Everything around could fall apart and I would still have love in my heart...

I've been listening to I Am by Fia on repeat for the last 3 days. The particular lyrics that are really resonating with me are;


"No, I am not who you think I am I am so much more, I am one with Source I am limitless, infinite, powerful, abundant, complete from the start, creator of all I am that I am Oh I am that I am

And therefore everything around could fall apart and I would still have love in my heart"


I've been struggling with sharing on social media lately. The energy is so heavy right now, oppressively so that I find myself retreating. I've been living in my journal and processing everything I've been consuming this last little while. I feel that I will be quieter on here for the next little while. I stopped shoulding all over myself finding some grace and acceptance of this current phase I'm in.

I am so grateful for the lightworkers in my life who have been sharing their beautiful voices, expressing so perfectly what I am seeing, feeling & experiencing. I can share their light while I integrate all the work I've been doing for myself knowing that others need their messages as much as I do.

Aurora Light just shared a wonderful Belief Re-patterning around Finding Stability and I highly recommend you check out the replay.

I shared a post from Tracy Montgomery about finding your neutrality, and all I could say was "Fucking WOW!" because her message was in my heart and she put it so perfectly. She also has a free SRT clearing tomorrow afternoon I invite you to attend.

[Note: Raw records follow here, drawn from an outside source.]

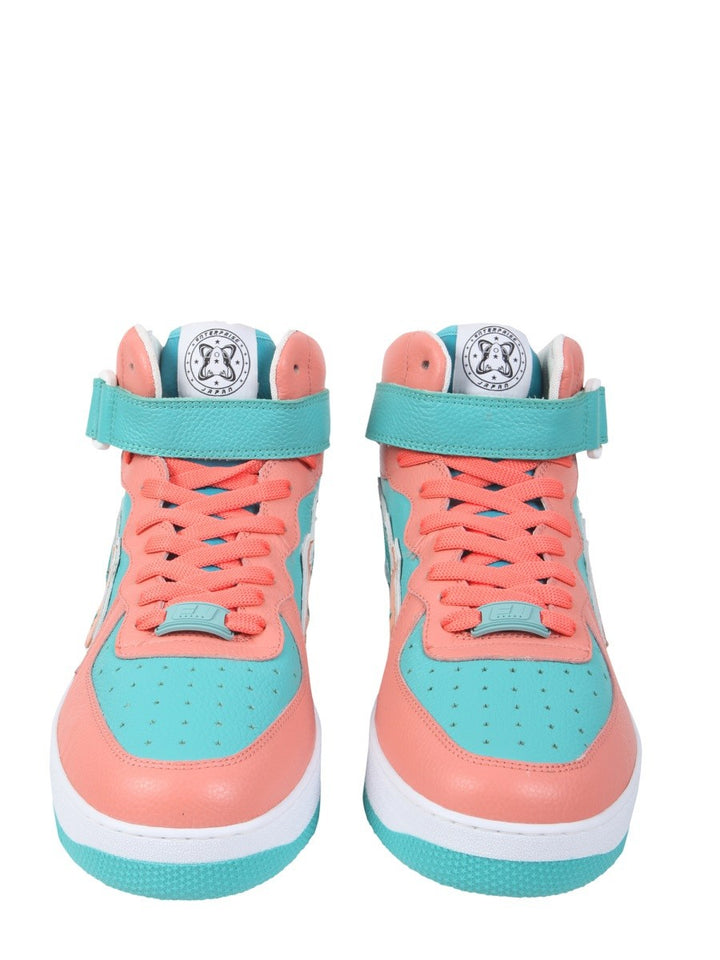 ROCKET MID SNEAKERS | Basement 88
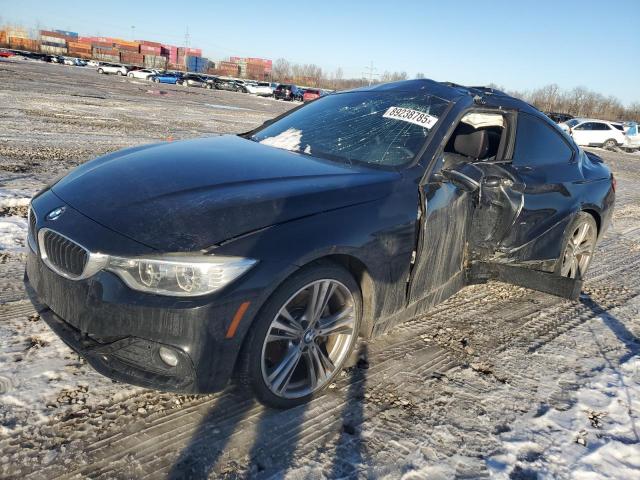  Salvage BMW 4 Series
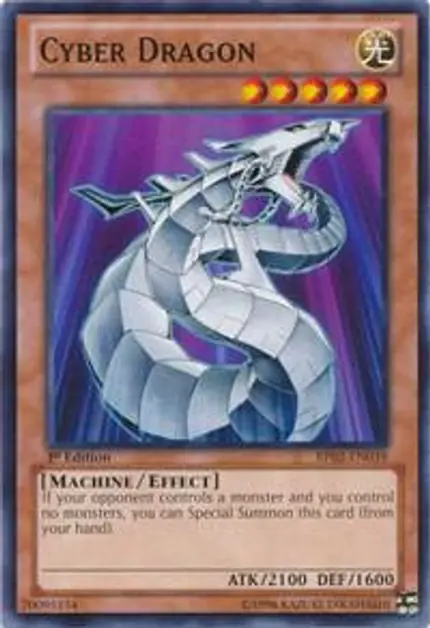 Cyber Dragon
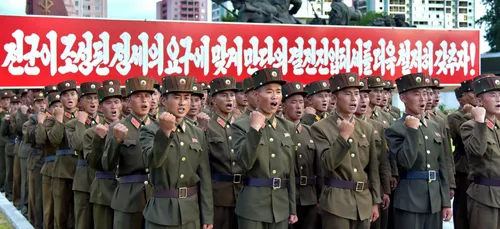 Bientôt un McDo à Pyongyang ?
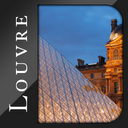 Louvre Audio Guide mobile app icon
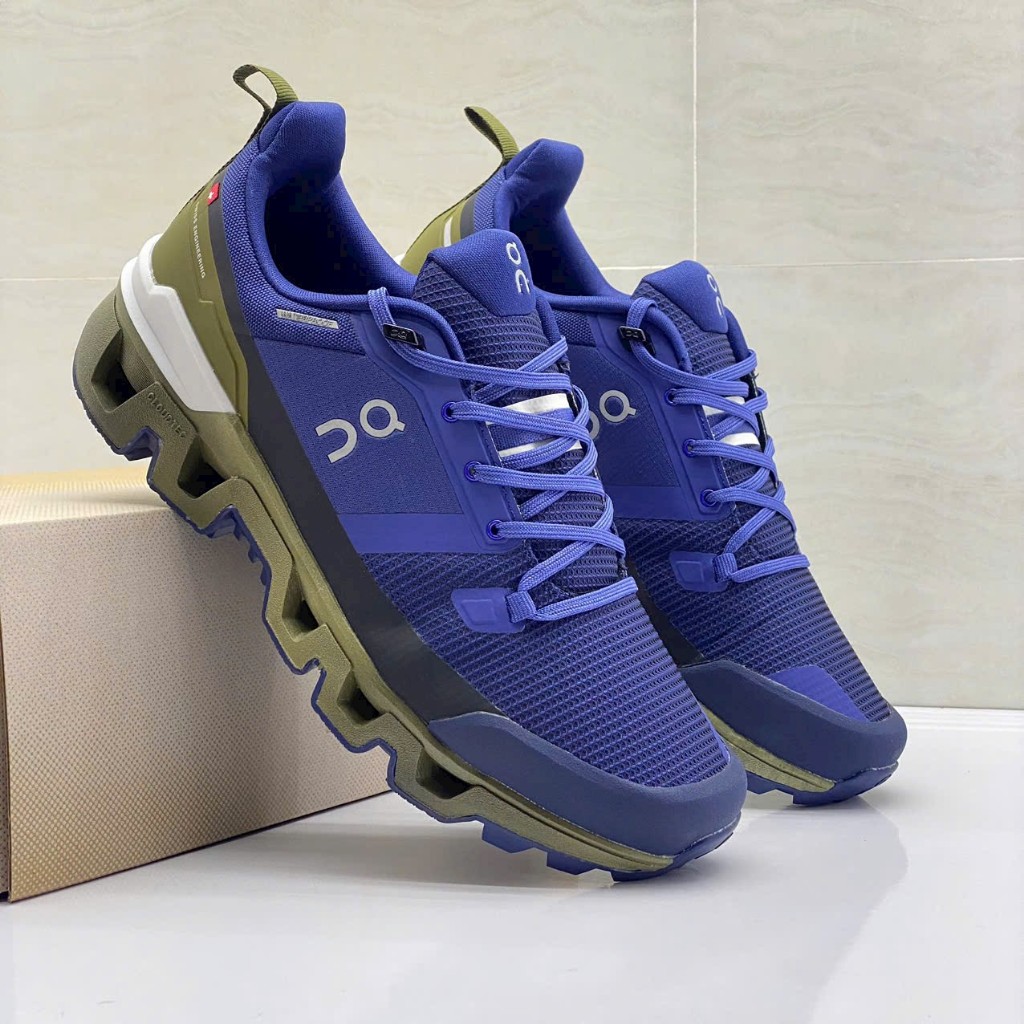 Giày On Cloud Runing Water Proof Nam  | - FullBox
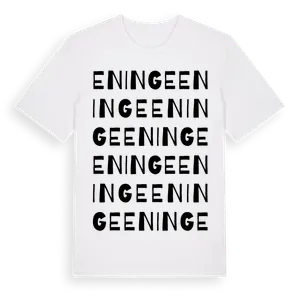 Eninge ordlek t-shirt – ekologisk bomull t-shirt från Pinshirt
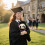 Graduation Hat Doll Soft Fabric 4.7 inch 6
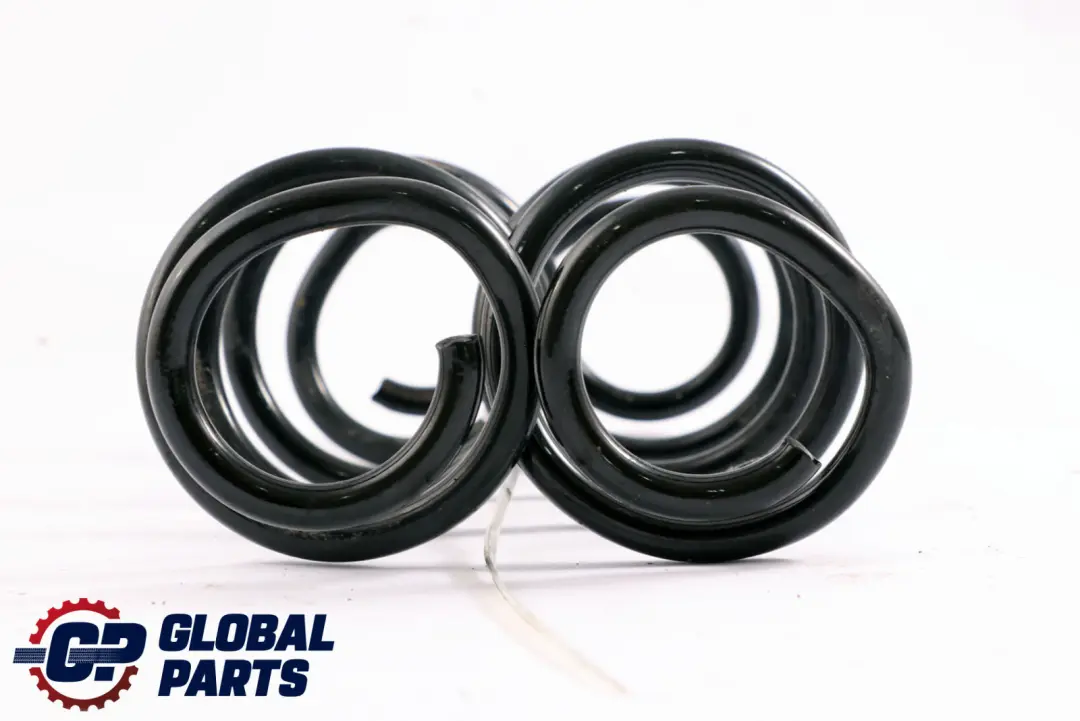 Mini Cooper F55 Rear Suspension Left Right N/O/S Coil Spring Set - SKU F55 Coil Spring - Part number F55 Coil Spring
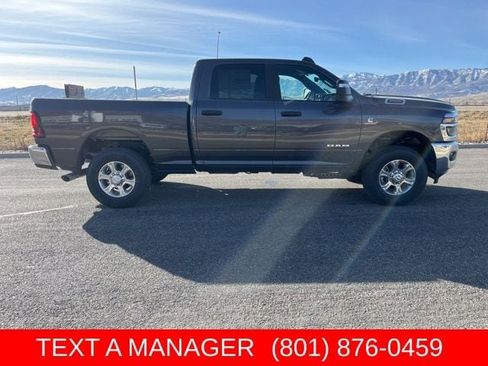 New 2026 RAM 3500 Big Horn AWD/4WD image 2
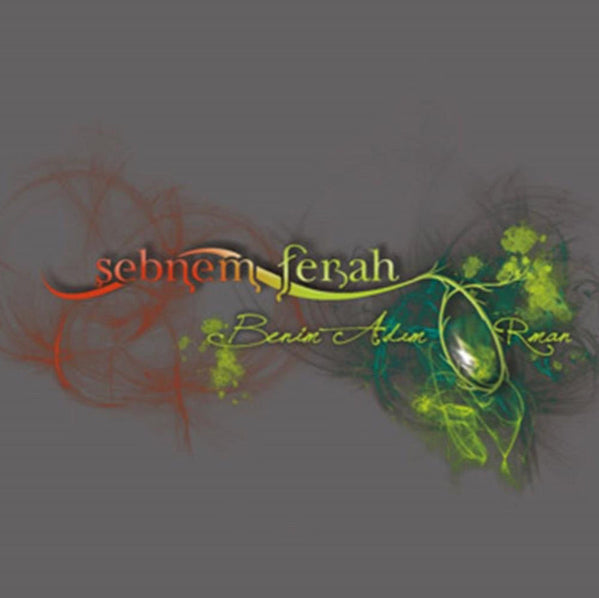 Şebnem Ferah -Benim Adım Orman ( CD ) Türkçe | Rock | Müzik | CD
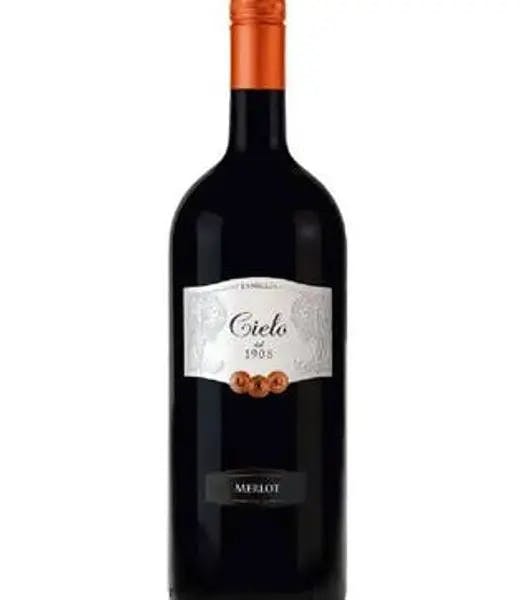 Cielo merlot  product image from Drinks Zone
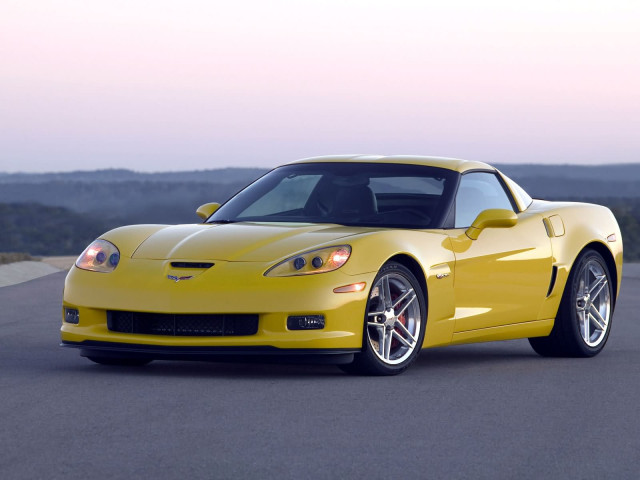 chevrolet corvette z06 pic #18485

These are just two of the many bright lights I am so grateful for. I remember when coming onto social media was more of an emotional drain, but lately, for me, it's been filled with so much love & light. I see all of you standing in your power and sharing your light.

A message I received recently was this, "Stop fighting the darkness, and start building up your light." I'm not talking about spiritual bypassing I'm talking about seeing & accepting the darkness for what it is but stop putting all your energy into fighting its existence. Focus your energy on taking care of yourself and as Aurora said today, "Put your oxygen mask on first."